• [Input rows]:
######

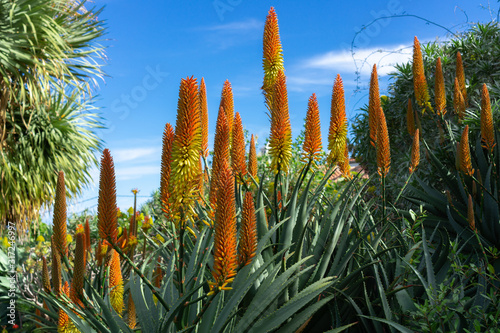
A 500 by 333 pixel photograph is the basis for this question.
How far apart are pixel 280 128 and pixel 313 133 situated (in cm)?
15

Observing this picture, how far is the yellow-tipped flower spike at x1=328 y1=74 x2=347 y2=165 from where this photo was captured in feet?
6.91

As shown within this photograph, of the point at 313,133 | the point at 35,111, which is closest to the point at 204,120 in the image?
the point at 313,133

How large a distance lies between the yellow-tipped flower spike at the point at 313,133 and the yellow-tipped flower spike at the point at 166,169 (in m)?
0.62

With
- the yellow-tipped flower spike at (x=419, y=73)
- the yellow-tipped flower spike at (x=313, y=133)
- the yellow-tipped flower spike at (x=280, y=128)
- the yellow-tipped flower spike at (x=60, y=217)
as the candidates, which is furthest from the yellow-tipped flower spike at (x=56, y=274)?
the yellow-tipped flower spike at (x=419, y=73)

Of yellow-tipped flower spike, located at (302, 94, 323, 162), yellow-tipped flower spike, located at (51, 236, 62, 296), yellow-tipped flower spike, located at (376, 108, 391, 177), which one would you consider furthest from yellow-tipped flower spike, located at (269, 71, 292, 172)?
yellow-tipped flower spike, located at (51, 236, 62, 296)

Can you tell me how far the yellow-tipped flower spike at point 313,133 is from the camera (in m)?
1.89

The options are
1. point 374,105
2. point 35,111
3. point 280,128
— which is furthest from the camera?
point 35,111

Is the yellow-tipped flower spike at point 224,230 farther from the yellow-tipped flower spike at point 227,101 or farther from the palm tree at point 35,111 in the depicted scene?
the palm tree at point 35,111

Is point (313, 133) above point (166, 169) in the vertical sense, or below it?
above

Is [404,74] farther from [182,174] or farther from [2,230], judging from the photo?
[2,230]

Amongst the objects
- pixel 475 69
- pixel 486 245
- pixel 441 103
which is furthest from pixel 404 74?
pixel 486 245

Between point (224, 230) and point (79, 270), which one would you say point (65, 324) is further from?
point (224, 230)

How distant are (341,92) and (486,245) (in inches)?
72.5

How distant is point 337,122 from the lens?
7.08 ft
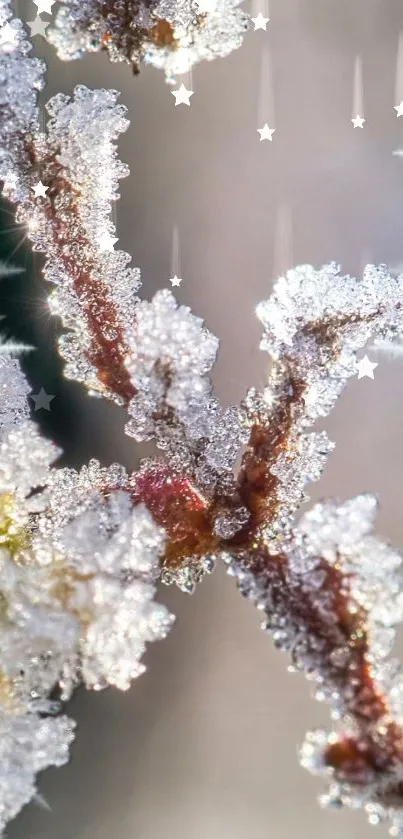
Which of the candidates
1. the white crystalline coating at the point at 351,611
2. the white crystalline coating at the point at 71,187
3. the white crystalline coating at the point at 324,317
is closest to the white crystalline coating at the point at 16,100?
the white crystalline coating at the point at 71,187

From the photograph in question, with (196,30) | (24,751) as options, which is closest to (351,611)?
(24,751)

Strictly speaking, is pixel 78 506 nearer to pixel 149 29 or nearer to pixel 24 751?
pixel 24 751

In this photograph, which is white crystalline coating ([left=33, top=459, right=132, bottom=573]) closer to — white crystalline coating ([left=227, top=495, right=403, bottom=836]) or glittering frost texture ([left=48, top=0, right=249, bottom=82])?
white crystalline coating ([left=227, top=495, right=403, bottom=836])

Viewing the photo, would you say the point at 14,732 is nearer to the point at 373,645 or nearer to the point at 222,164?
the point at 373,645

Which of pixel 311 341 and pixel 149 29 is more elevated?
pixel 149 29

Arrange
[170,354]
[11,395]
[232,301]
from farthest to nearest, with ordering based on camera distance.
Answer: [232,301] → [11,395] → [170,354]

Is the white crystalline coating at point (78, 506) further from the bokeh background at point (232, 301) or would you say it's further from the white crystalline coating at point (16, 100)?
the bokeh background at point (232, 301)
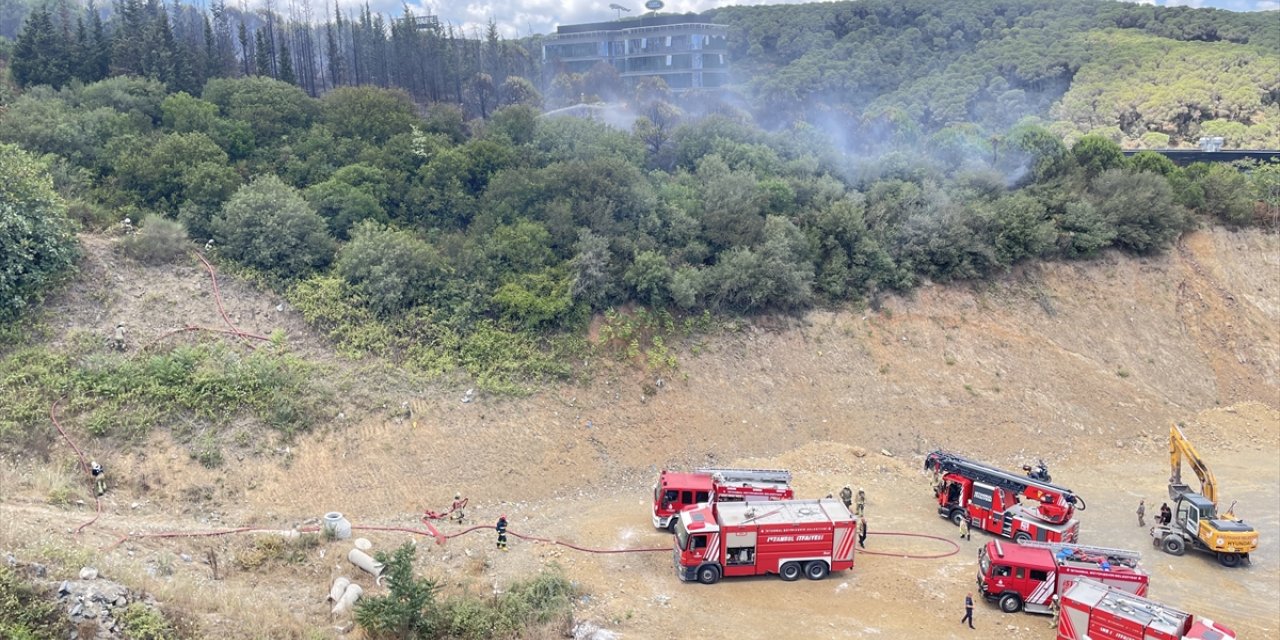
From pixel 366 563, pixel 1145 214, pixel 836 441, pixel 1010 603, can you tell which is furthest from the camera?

######

• [Given exercise]: Rewrite the listing above, replacing "glittering frost texture" with "sparkling frost texture" and changing nothing else. Leave out the pictures.

• [Output for this task]:
A 500 by 333 pixel photograph is the basis for this question.
How far apart are pixel 280 128 and pixel 313 133 situated (in cm)?
15

Observing this picture, how far is the yellow-tipped flower spike at x1=328 y1=74 x2=347 y2=165 from where this photo was captured in feet?
6.91

As shown within this photograph, of the point at 313,133 | the point at 35,111, which is closest to the point at 204,120 in the image?
the point at 313,133

How large a distance lies between the yellow-tipped flower spike at the point at 313,133 and the yellow-tipped flower spike at the point at 166,169 (in m)?
0.62

With
- the yellow-tipped flower spike at (x=419, y=73)
- the yellow-tipped flower spike at (x=313, y=133)
- the yellow-tipped flower spike at (x=280, y=128)
- the yellow-tipped flower spike at (x=60, y=217)
as the candidates, which is furthest from the yellow-tipped flower spike at (x=56, y=274)?
the yellow-tipped flower spike at (x=419, y=73)

Of yellow-tipped flower spike, located at (302, 94, 323, 162), yellow-tipped flower spike, located at (51, 236, 62, 296), yellow-tipped flower spike, located at (376, 108, 391, 177), which one would you consider furthest from yellow-tipped flower spike, located at (269, 71, 292, 172)?
yellow-tipped flower spike, located at (51, 236, 62, 296)

Can you tell me how far the yellow-tipped flower spike at point 313,133 is from the camera (in m)?
1.89

The options are
1. point 374,105
2. point 35,111
3. point 280,128
— which is furthest from the camera?
point 35,111

Is the yellow-tipped flower spike at point 224,230 farther from the yellow-tipped flower spike at point 227,101 or farther from the palm tree at point 35,111 in the depicted scene?
the palm tree at point 35,111

Is point (313, 133) above point (166, 169) in the vertical sense, or below it?
above

Is [404,74] farther from [182,174] or farther from [2,230], judging from the photo?
[2,230]

Amongst the objects
- pixel 475 69
- pixel 486 245
- pixel 441 103
which is furthest from pixel 404 74?
pixel 486 245

Between point (224, 230) and point (79, 270), which one would you say point (65, 324) is further from?
point (224, 230)

How distant are (341,92) and (486,245) (in inches)?
72.5

How distant is point 337,122 from the lens?
7.08 ft
Which of the candidates
1. the white crystalline coating at the point at 351,611
2. the white crystalline coating at the point at 71,187
3. the white crystalline coating at the point at 324,317
is closest to the white crystalline coating at the point at 16,100?
the white crystalline coating at the point at 71,187

From the photograph in question, with (196,30) | (24,751) as options, which is closest to (351,611)?
(24,751)

Strictly speaking, is pixel 78 506 nearer to pixel 149 29 or nearer to pixel 24 751?
pixel 24 751

In this photograph, which is white crystalline coating ([left=33, top=459, right=132, bottom=573]) closer to — white crystalline coating ([left=227, top=495, right=403, bottom=836]) or sparkling frost texture ([left=48, top=0, right=249, bottom=82])?
white crystalline coating ([left=227, top=495, right=403, bottom=836])

Viewing the photo, would you say the point at 14,732 is nearer to the point at 373,645 or nearer to the point at 222,164?
the point at 373,645

Which of pixel 311 341 and pixel 149 29 is more elevated?
pixel 149 29

Arrange
[170,354]
[11,395]
[232,301]
from farthest to nearest, with ordering based on camera distance.
Answer: [232,301] → [11,395] → [170,354]

Is the white crystalline coating at point (78, 506) further from the bokeh background at point (232, 301) or would you say it's further from the white crystalline coating at point (16, 100)?
the bokeh background at point (232, 301)
From pixel 366 563, pixel 1145 214, pixel 836 441, pixel 1010 603, can you tell which is furthest from the camera?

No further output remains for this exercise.